'''
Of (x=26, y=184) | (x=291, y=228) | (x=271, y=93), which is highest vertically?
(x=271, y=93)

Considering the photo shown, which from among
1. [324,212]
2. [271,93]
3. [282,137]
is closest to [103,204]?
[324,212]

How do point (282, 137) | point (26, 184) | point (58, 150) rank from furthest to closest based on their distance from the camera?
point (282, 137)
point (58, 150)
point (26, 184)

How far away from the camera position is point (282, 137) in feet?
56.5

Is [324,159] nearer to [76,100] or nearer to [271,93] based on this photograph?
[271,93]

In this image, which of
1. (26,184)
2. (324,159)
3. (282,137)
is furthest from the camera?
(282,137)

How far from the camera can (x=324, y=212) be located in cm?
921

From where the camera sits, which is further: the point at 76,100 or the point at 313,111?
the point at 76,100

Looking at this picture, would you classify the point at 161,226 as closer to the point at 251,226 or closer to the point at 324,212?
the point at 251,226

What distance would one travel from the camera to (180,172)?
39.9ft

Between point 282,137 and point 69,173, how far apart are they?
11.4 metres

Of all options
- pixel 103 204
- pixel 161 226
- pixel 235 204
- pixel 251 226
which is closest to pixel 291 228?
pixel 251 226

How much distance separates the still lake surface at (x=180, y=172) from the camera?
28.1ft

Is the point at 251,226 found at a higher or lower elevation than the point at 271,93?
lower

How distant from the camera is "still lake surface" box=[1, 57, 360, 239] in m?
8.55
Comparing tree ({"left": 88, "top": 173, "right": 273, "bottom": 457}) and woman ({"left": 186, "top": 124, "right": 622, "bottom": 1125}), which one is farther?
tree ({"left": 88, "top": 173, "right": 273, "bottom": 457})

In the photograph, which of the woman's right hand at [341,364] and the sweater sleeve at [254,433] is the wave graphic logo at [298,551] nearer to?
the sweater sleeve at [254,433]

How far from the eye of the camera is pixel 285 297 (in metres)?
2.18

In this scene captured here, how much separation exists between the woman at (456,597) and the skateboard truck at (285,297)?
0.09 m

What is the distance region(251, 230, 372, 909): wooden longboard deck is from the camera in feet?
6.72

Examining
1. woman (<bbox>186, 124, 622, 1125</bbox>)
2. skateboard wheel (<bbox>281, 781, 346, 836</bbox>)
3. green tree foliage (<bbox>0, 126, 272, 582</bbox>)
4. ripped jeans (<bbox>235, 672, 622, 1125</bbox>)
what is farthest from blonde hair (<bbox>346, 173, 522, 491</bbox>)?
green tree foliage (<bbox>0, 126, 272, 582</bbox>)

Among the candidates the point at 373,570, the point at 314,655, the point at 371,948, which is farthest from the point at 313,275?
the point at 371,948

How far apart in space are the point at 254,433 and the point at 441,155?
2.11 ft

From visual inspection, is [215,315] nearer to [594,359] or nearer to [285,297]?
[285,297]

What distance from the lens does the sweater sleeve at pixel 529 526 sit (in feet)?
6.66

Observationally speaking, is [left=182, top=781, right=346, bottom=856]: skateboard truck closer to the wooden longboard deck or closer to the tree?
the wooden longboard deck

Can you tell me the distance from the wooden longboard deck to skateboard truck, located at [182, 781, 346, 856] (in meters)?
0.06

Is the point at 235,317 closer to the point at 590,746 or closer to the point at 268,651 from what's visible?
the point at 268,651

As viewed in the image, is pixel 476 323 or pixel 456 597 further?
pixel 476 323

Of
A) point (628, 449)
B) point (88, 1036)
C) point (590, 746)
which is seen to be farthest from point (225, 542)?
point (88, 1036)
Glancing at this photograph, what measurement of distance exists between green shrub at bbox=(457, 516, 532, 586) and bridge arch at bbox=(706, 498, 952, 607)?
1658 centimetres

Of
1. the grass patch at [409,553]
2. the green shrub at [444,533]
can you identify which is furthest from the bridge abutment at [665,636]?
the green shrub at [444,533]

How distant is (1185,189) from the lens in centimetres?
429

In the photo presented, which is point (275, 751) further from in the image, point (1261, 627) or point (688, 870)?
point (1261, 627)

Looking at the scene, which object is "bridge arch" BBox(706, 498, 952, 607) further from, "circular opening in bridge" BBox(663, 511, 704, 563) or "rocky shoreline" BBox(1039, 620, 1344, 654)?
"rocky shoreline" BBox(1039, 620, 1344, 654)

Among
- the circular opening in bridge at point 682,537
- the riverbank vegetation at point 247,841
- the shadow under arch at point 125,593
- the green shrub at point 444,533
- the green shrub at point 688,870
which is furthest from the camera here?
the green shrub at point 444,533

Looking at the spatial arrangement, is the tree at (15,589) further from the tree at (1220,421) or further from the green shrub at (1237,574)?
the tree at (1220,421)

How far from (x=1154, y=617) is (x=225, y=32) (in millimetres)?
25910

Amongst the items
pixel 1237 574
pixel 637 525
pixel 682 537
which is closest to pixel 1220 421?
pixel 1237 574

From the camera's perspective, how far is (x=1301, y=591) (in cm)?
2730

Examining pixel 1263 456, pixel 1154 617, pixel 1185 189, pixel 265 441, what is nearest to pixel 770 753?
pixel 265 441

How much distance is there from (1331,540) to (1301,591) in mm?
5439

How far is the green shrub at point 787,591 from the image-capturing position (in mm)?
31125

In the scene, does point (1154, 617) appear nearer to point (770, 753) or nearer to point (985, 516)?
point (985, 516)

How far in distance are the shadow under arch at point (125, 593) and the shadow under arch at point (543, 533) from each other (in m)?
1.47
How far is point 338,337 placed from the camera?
'''
Please go through all the rows above and change "still lake surface" to "calm lake surface" wherever it appears, leaving everything else as it is.

## EXERCISE ANSWER
Of (x=26, y=184) | (x=291, y=228) | (x=271, y=93), which is highest vertically?
(x=271, y=93)

Considering the photo shown, which from among
1. [324,212]
2. [271,93]
3. [282,137]
is closest to [103,204]?
[324,212]

How do point (282, 137) | point (26, 184) | point (58, 150) rank from furthest to closest based on their distance from the camera?
point (282, 137)
point (58, 150)
point (26, 184)

How far away from the camera position is point (282, 137) in feet?
56.5

Is [324,159] nearer to [76,100] or nearer to [271,93] based on this photograph?
[271,93]

In this image, which of
1. (26,184)
2. (324,159)
3. (282,137)
is furthest from the camera?
(282,137)

How far from the camera can (x=324, y=212) be located in cm?
921

From where the camera sits, which is further: the point at 76,100 or the point at 313,111?
the point at 76,100

Looking at this picture, would you classify the point at 161,226 as closer to the point at 251,226 or closer to the point at 324,212?
the point at 251,226

What distance would one travel from the camera to (180,172)?
39.9ft

Between point 282,137 and point 69,173, how far apart are they?
11.4 metres

Of all options
- pixel 103 204
- pixel 161 226
- pixel 235 204
- pixel 251 226
which is closest to pixel 291 228?
pixel 251 226

How much distance separates the calm lake surface at (x=180, y=172) from the camera?
28.1ft

Is the point at 251,226 found at a higher or lower elevation than the point at 271,93?
lower

How distant from the camera is "calm lake surface" box=[1, 57, 360, 239] in m?
8.55
Comparing tree ({"left": 88, "top": 173, "right": 273, "bottom": 457}) and woman ({"left": 186, "top": 124, "right": 622, "bottom": 1125}), which one is farther?
tree ({"left": 88, "top": 173, "right": 273, "bottom": 457})

In the photograph, which of the woman's right hand at [341,364] and the sweater sleeve at [254,433] is the wave graphic logo at [298,551] nearer to?
the sweater sleeve at [254,433]

How far from the eye of the camera is pixel 285 297 (in metres)?
2.18

In this scene captured here, how much separation exists between the woman at (456,597) and the skateboard truck at (285,297)?
0.09 m

What is the distance region(251, 230, 372, 909): wooden longboard deck is from the camera in feet?
6.72

Examining
1. woman (<bbox>186, 124, 622, 1125</bbox>)
2. skateboard wheel (<bbox>281, 781, 346, 836</bbox>)
3. green tree foliage (<bbox>0, 126, 272, 582</bbox>)
4. ripped jeans (<bbox>235, 672, 622, 1125</bbox>)
what is farthest from blonde hair (<bbox>346, 173, 522, 491</bbox>)?
green tree foliage (<bbox>0, 126, 272, 582</bbox>)

Among the candidates the point at 373,570, the point at 314,655, the point at 371,948, which is farthest from the point at 313,275?
the point at 371,948

How far apart in space are the point at 254,433 and the point at 441,155?
2.11 ft

From visual inspection, is [215,315] nearer to [594,359] or nearer to [285,297]?
[285,297]

What distance from the lens does the sweater sleeve at pixel 529 526 sit (in feet)?
6.66

Observationally speaking, is [left=182, top=781, right=346, bottom=856]: skateboard truck closer to the wooden longboard deck or closer to the tree?
the wooden longboard deck

Can you tell me the distance from the wooden longboard deck to skateboard truck, located at [182, 781, 346, 856] (in meters)?
0.06

Is the point at 235,317 closer to the point at 590,746 or closer to the point at 268,651 from what's visible?
the point at 268,651

As viewed in the image, is pixel 476 323 or pixel 456 597 further?
pixel 476 323

Of
A) point (628, 449)
B) point (88, 1036)
C) point (590, 746)
which is seen to be farthest from point (225, 542)?
point (88, 1036)
Glancing at this photograph, what measurement of distance exists between green shrub at bbox=(457, 516, 532, 586) and bridge arch at bbox=(706, 498, 952, 607)?
1658 centimetres

Of
1. the grass patch at [409,553]
2. the green shrub at [444,533]
can you identify which is furthest from the bridge abutment at [665,636]?
the green shrub at [444,533]

How distant is (1185,189) from the lens in centimetres?
429

In the photo presented, which is point (275, 751) further from in the image, point (1261, 627) or point (688, 870)?
point (1261, 627)

Looking at the scene, which object is "bridge arch" BBox(706, 498, 952, 607) further from, "circular opening in bridge" BBox(663, 511, 704, 563) or "rocky shoreline" BBox(1039, 620, 1344, 654)?
"rocky shoreline" BBox(1039, 620, 1344, 654)

Among
- the circular opening in bridge at point 682,537
- the riverbank vegetation at point 247,841
- the shadow under arch at point 125,593
- the green shrub at point 444,533
- the green shrub at point 688,870
which is furthest from the camera here?
the green shrub at point 444,533

Looking at the spatial arrangement, is the tree at (15,589) further from the tree at (1220,421) or further from the green shrub at (1237,574)?
the tree at (1220,421)

How far from (x=1154, y=617) is (x=225, y=32) (in millimetres)?
25910

Amongst the items
pixel 1237 574
pixel 637 525
pixel 682 537
which is closest to pixel 1220 421?
pixel 1237 574

From the camera's perspective, how far is (x=1301, y=591) (in cm)?
2730

Examining pixel 1263 456, pixel 1154 617, pixel 1185 189, pixel 265 441, what is nearest to pixel 770 753?
pixel 265 441

How much distance is there from (1331,540) to (1301,591) in mm?
5439

How far is the green shrub at point 787,591 from the image-capturing position (in mm)?
31125

In the scene, does point (1154, 617) appear nearer to point (770, 753) or nearer to point (985, 516)?
point (985, 516)

How far in distance are the shadow under arch at point (125, 593) and the shadow under arch at point (543, 533) from each other (in m)?
1.47
How far is point 338,337 placed from the camera?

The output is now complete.